The last type of tee height I use is teeing it low, about an inch off the ground. This is a personal preference, but it’s something a lot of better players use to hit it more accurately. For me, I use this tee height on tighter holes or on days I’m not swinging my best. It allows me to swing more within myself and through the ball better. I may lose a little distance, but I gain confidence knowing I’ll be in the fairway more often. The key for using this tee height is to not hit down on the ball. Use a sweeping motion which keeps the clubhead level through impact.
Practice changing your tee heights when you go to the practice range and on the course. You may find that teeing it high all the time is best for you. Or you may find that teeing it level with the center of the clubface makes it easier for you to hit the ball more solid. What works for some may not work for others, but the key is to find what works best for you. A little trial and error can go a long way towards hitting more fairways in the future.
Good luck and thanks for reading!
Tee Behind-The-Ball Putting Drill
Here’s a simple drill that will get your ball rolling better on the greens. Place a tee almost all the way into the green with about a 1/4 inch left above the surface. Next, place a ball right up to the tee on the hole-side of the tee. Then, place your putter behind the tee and hit some putts without striking the tee.

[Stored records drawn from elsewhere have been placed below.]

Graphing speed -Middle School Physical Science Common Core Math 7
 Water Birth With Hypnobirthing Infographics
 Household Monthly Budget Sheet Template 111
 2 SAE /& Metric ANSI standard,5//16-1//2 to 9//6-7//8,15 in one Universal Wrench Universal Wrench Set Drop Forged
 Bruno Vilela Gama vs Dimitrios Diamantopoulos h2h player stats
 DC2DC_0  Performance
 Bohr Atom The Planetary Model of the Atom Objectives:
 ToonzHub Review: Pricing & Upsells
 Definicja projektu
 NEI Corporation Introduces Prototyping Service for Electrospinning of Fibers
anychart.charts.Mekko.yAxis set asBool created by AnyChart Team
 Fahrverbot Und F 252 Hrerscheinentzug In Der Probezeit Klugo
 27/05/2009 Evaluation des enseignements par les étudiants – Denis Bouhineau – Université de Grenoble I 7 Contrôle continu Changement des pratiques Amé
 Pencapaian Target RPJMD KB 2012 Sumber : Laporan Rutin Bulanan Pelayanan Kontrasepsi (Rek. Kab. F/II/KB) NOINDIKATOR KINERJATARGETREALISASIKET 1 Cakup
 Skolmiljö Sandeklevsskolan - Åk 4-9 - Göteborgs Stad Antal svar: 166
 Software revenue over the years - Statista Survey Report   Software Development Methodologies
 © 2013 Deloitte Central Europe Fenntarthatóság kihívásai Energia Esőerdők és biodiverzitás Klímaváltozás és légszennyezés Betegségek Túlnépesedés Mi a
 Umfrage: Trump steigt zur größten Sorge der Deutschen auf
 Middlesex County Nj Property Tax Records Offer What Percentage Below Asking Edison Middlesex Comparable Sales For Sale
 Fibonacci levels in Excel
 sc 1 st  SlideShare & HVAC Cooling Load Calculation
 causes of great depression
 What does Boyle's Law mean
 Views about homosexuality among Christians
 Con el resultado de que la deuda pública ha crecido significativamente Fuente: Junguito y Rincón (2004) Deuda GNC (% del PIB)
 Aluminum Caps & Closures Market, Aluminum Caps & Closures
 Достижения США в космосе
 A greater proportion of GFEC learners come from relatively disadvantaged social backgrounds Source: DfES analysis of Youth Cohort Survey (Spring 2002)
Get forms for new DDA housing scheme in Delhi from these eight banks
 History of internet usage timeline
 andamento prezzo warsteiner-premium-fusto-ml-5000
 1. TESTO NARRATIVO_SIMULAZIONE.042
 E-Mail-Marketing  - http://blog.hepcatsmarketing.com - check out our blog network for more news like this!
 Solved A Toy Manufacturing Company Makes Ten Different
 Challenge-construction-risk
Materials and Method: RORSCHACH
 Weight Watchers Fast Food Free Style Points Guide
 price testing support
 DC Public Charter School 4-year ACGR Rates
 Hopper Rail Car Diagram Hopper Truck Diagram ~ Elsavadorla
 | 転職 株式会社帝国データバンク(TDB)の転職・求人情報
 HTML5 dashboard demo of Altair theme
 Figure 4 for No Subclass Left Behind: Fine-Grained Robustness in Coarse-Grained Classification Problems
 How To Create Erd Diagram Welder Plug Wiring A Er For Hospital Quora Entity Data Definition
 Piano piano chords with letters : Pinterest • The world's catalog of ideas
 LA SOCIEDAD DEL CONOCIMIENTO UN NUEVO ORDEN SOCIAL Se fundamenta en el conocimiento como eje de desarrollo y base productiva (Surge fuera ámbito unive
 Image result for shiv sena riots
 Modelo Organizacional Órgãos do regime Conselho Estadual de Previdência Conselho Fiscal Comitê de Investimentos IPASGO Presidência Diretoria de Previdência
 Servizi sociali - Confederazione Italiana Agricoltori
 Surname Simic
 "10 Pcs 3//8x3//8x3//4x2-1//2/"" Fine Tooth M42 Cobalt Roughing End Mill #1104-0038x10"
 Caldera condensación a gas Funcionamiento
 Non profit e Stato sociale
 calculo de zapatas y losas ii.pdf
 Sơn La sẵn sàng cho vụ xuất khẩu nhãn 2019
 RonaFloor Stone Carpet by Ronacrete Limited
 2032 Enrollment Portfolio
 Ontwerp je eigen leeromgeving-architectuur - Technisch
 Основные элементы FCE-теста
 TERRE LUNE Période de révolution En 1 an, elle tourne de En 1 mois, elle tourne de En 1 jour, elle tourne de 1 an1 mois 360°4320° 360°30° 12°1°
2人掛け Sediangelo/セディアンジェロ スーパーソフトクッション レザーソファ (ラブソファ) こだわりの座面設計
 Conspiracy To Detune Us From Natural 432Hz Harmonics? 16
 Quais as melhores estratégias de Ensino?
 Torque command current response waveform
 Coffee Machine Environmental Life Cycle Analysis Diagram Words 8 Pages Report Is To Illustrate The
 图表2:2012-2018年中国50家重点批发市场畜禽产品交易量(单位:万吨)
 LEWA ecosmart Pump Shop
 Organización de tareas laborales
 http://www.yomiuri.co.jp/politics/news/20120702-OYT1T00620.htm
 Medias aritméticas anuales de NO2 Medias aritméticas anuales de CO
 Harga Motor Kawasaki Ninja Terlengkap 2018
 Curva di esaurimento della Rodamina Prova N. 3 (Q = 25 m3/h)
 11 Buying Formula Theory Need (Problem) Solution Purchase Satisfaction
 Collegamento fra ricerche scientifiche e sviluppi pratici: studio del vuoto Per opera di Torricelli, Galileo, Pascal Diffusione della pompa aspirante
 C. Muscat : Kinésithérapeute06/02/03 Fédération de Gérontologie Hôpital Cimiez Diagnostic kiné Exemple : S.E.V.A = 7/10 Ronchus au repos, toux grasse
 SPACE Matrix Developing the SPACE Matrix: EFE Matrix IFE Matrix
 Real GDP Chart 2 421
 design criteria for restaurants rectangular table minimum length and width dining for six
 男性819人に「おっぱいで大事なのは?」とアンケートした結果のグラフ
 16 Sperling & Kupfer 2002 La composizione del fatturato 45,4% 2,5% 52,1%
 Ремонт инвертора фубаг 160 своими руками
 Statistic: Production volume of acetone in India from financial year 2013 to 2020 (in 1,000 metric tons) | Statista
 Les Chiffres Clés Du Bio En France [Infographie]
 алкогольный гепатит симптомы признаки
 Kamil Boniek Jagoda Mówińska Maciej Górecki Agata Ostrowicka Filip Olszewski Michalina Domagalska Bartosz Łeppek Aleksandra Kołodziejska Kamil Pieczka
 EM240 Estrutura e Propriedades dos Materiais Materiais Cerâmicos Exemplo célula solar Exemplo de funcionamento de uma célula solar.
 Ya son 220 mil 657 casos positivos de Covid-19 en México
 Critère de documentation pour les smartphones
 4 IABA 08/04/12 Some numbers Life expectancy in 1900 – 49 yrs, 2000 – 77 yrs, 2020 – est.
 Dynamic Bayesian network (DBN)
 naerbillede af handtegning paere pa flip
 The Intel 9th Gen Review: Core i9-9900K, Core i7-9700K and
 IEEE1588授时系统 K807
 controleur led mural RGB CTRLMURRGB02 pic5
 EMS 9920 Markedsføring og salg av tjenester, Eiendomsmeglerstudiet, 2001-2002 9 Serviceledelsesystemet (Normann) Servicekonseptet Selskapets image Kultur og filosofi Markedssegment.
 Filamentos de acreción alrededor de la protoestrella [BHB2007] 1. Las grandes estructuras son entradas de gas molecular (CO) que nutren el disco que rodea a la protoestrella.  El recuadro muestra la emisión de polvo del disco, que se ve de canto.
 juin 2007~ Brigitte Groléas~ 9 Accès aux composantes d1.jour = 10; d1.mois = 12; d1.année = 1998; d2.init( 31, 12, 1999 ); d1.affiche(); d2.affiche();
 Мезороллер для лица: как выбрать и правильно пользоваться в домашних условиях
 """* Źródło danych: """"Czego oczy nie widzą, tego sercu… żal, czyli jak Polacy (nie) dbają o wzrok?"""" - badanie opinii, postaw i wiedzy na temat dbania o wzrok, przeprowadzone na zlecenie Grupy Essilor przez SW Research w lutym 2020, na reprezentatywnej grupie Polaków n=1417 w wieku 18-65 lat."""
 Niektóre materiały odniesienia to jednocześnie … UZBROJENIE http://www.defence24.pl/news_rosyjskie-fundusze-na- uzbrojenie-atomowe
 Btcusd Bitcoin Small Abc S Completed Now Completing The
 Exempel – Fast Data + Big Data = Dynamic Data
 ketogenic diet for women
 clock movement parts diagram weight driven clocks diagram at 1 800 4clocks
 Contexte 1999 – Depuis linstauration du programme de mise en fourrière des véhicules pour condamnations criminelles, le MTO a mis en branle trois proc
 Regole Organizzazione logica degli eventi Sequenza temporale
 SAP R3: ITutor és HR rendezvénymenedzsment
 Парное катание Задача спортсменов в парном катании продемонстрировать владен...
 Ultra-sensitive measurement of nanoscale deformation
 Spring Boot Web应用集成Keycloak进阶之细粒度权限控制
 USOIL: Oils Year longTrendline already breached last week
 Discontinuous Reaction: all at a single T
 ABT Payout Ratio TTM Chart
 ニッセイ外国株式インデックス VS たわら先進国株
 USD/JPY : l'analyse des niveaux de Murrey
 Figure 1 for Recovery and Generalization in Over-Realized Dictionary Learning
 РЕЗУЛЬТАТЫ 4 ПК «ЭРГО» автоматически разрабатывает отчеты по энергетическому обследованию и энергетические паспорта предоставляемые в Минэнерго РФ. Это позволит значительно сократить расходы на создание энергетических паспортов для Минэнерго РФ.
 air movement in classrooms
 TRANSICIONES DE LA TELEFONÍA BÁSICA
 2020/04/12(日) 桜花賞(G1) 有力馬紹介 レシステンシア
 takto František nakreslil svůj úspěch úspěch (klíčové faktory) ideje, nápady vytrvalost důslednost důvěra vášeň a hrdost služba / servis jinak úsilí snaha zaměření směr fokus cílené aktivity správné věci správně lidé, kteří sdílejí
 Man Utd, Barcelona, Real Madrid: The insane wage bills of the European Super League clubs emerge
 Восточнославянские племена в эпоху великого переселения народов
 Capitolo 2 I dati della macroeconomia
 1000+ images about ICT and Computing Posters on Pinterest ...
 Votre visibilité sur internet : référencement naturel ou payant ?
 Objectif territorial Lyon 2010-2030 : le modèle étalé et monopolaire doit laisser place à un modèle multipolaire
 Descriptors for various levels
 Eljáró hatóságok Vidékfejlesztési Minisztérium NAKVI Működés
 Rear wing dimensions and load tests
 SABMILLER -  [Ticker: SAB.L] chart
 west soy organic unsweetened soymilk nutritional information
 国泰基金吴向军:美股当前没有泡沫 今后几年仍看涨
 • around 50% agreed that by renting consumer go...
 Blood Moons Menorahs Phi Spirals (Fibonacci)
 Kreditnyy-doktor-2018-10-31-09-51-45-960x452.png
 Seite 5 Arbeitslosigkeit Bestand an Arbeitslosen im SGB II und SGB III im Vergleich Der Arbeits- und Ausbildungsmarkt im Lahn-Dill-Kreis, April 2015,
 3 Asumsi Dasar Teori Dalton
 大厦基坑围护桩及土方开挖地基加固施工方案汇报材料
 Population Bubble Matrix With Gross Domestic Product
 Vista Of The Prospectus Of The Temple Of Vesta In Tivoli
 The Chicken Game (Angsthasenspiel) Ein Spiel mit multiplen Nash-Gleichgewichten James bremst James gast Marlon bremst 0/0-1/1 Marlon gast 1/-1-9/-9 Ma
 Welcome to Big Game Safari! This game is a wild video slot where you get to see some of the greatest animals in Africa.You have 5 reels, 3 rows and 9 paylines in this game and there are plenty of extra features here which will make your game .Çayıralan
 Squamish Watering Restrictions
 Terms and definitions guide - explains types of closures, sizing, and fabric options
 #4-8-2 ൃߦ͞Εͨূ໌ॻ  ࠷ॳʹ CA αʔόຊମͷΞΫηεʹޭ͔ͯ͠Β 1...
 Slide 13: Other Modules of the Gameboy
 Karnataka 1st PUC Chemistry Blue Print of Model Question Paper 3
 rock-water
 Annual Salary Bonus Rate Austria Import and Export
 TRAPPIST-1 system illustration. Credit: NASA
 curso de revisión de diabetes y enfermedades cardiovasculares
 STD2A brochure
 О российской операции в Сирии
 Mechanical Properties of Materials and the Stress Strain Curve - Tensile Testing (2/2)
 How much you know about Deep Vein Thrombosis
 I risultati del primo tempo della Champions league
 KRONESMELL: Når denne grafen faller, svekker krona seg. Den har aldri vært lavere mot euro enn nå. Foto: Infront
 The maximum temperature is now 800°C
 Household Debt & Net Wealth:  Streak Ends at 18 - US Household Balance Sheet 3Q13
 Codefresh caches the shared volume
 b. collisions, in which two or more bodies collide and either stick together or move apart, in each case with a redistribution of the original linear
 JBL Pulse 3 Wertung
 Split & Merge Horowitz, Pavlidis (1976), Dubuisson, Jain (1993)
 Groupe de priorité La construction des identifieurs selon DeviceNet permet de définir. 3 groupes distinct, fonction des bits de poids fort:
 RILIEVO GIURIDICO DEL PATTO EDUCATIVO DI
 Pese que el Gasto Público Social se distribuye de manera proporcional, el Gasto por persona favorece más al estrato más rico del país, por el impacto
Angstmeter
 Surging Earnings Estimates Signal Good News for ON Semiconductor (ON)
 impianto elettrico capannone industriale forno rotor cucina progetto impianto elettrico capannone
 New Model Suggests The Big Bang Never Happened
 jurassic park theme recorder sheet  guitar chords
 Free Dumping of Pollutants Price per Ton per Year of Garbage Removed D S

This drill will give you instant feedback on whether you typically hit the equator of the ball or not. To get the ball to roll consistently, you need to hit the equator of the ball. If you’re striking the tee, you’re contacting the ball beneath the equator. This will make the ball bounce a lot off the putter face.
Eventually, you will start feeling what you have to do with your stroke to make consistent contact with the equator of the golf ball. This drill should help you strike through your putts, like a tee being driven through the back of the ball, rather than trying to hit up them too much.